Ирини, готовившая обед, нахмурилась, села за стол, развернулась к нему лицом.

– Во-первых, тебе необязательно видеть Федьку, да и он сам, скорее всего, сюда приедет, ведь обещал, а во-вторых, с сестрой ты сможет увидеться мельком два раза: тебя туда ночевать или чаи распивать никто не пригласит. Решить вы ничего не решите, кроме развода. А вы ведь не станете советовать ей развестись? Потому что куда ей с тремя малыми детьми? Ты что ли будешь ее содержать?

– Нет, дело не в том…

– В-третьих, – напирала Ирини, – на какие деньги ты собираешься туда поехать? У нас их все время не хватает. Уже третий год ты не можешь купить шифер, покрыть крышу. Стыдно от людей, на нашей улице только у нас крыша покрыта толем.

Савва повесил голову. Да… Не скажешь же ей, что деньги у него припасены…

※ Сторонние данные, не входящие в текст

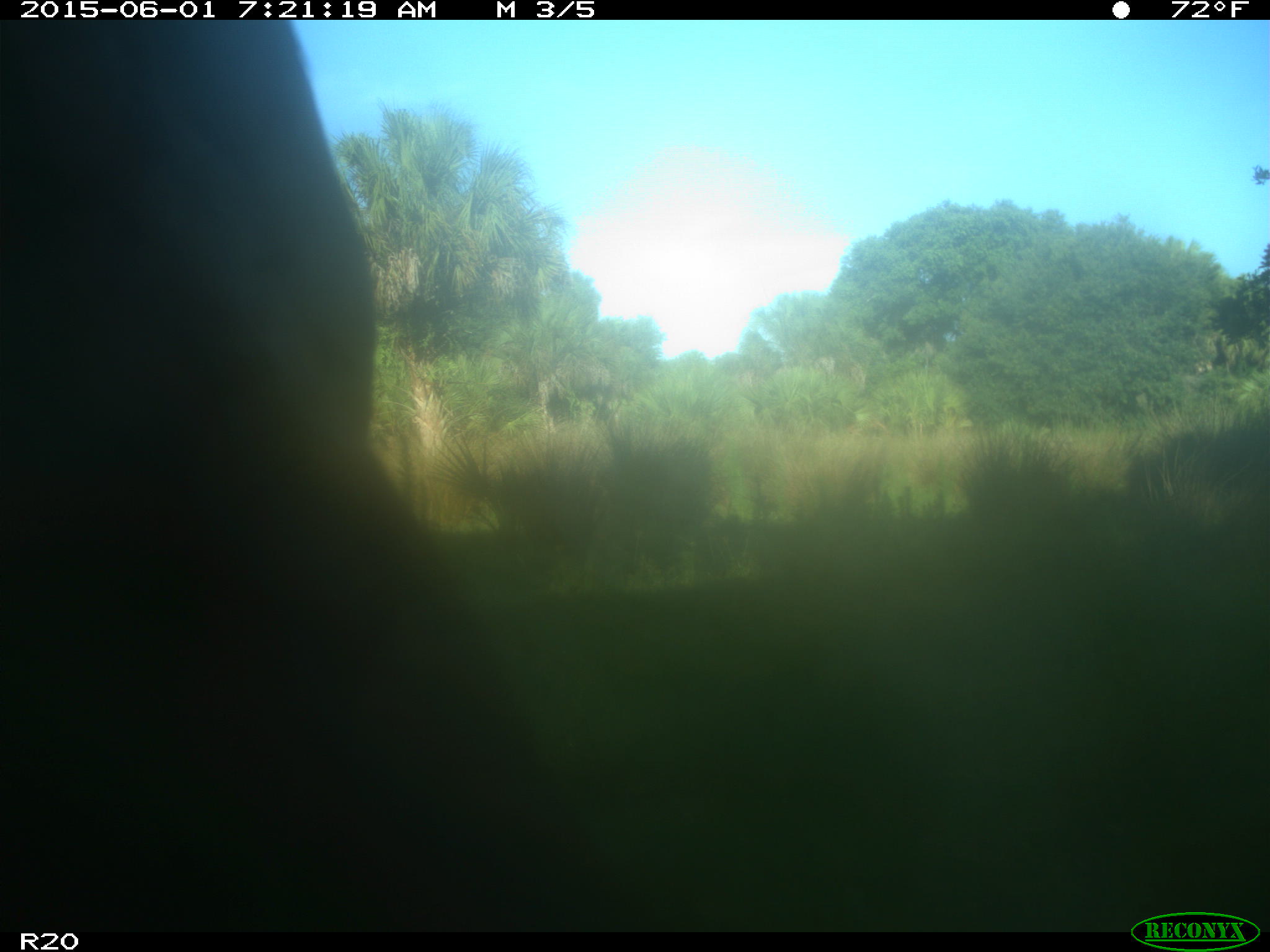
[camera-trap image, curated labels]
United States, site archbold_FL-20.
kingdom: Animalia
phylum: Chordata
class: Mammalia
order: Artiodactyla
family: Bovidae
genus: Bos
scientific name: Bos taurus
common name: domestic cow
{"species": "Bos taurus (domestic cow)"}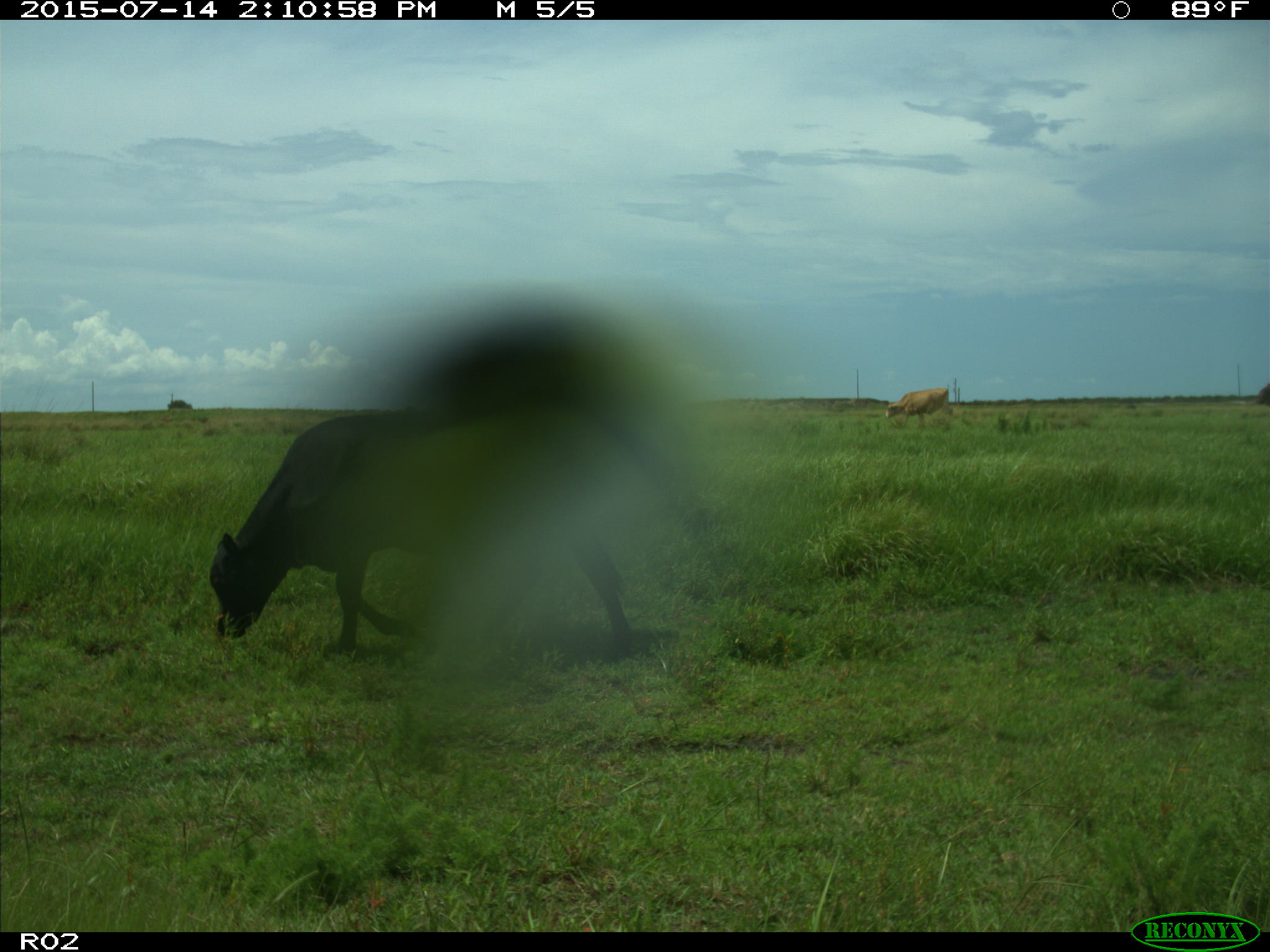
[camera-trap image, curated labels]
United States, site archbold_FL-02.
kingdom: Animalia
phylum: Chordata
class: Mammalia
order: Artiodactyla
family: Bovidae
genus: Bos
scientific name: Bos taurus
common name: domestic cow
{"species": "Bos taurus (domestic cow)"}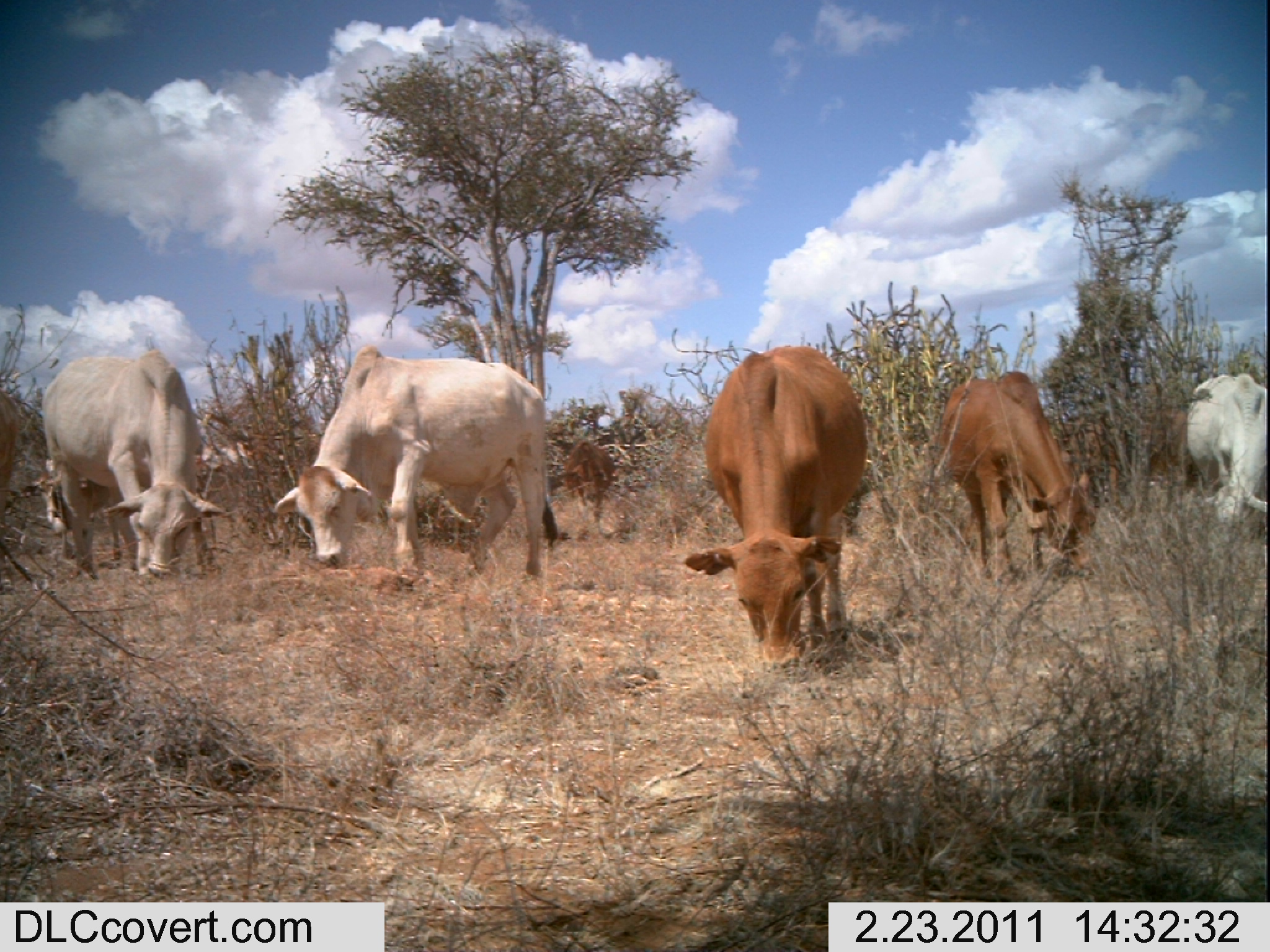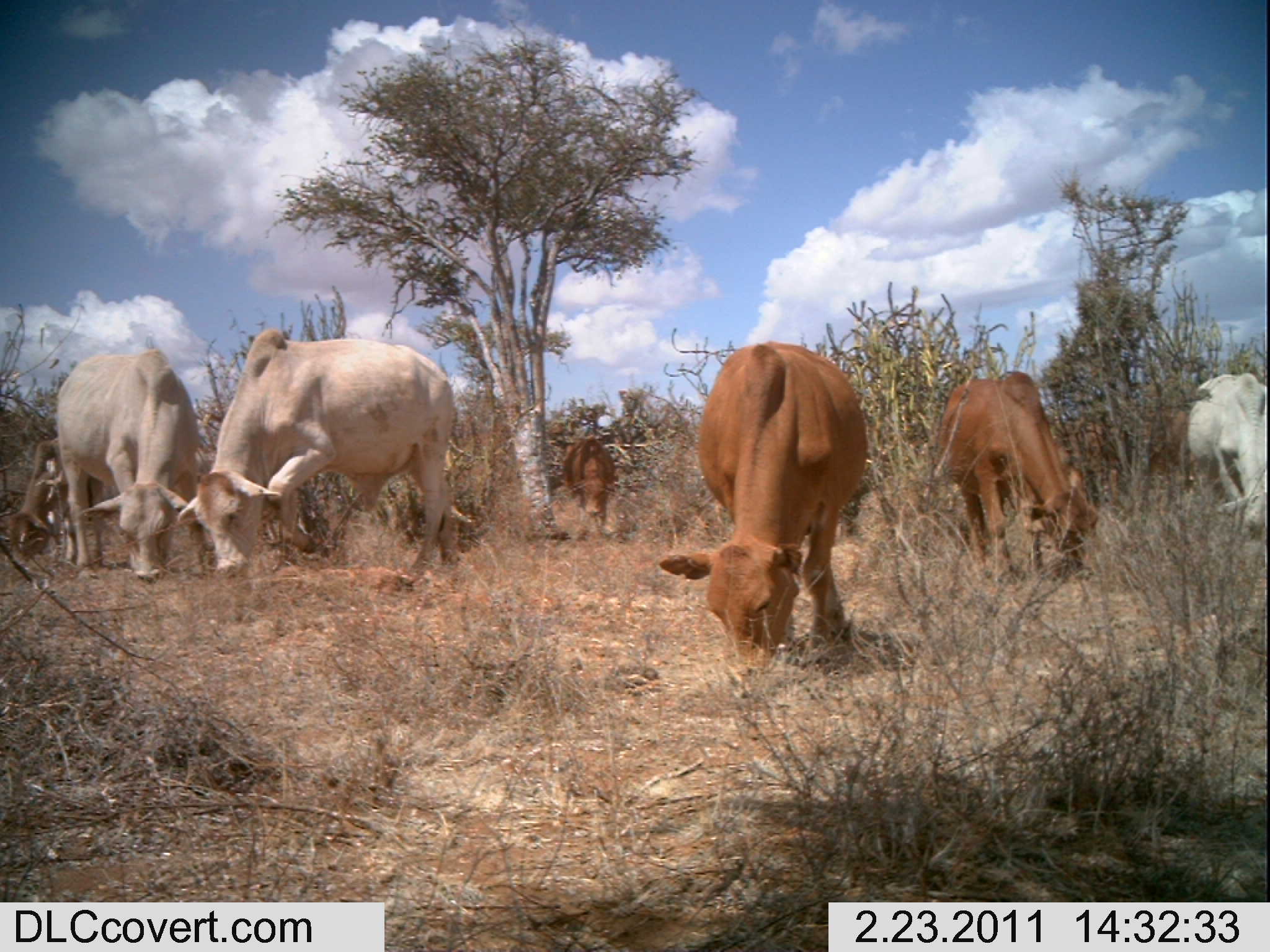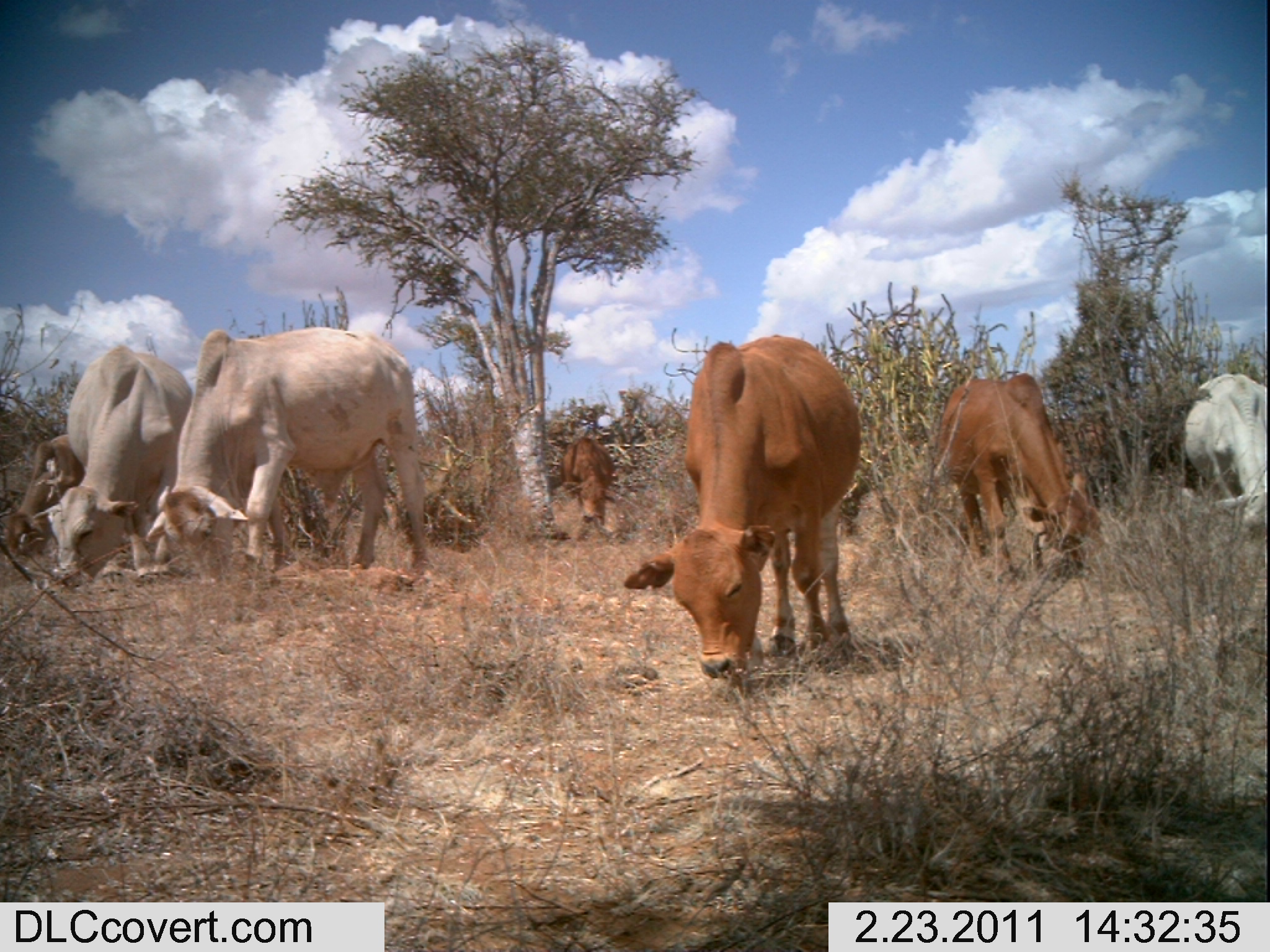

Жаль. А так хотелось увидеться со всеми, особенно, с единственным тамошним дружком Ленькой – троюродным братом, кумом, то есть крестным Наташи.

* * *

Ирини покрестила сына своей квартирантки Оксаны Бондарчук. Оксана родила своего Сашеньку от «Бульды», как она любовно называла молодого бульдозериста Анатолия Меншикова. Синеглазая украинская красавица, Оксана, любила его, как говорится, безумно, так что решилась родить без законного бракосочетания. Толик медлил – мать не разрешала. Оксана плакала и постоянно советовалась с Ирини, как себя вести с ним и всей его родней. Ирини, как могла советовала.

– Брось ты нюни распускать. Меньше б смотрела в его сторону, уже бы женился.

Короче, Оксана с Анатолием оформили брак, когда крестнику уже было шесть месяцев, после того как, по совету Ирини, Оксана пригрозила ему, что уедет с ребенком к матери на Украину. Ирини была рада, что она сыграла хорошую роль в этой семье. Хоть Оксана и была на десять лет младше, но они очень сдружились, что-то было общее в их характерах, решительное и бесстрашное. Да и Анатолий не дурак, оставить стройную, писанную синеглазую красавицу с пшеничной копной густых волос. Да, что б так еще любила. Теперь они вместе жили во времянке во дворе Александриди. Сашка рос, точная копия Анатолия. Оксана и тетя Соня, Агапи, Анастасия и Харитон были теми, с кем Ирини, в основном, общалась. Последнее время, она довольно часто ездит к Анастасии, жене Харитона.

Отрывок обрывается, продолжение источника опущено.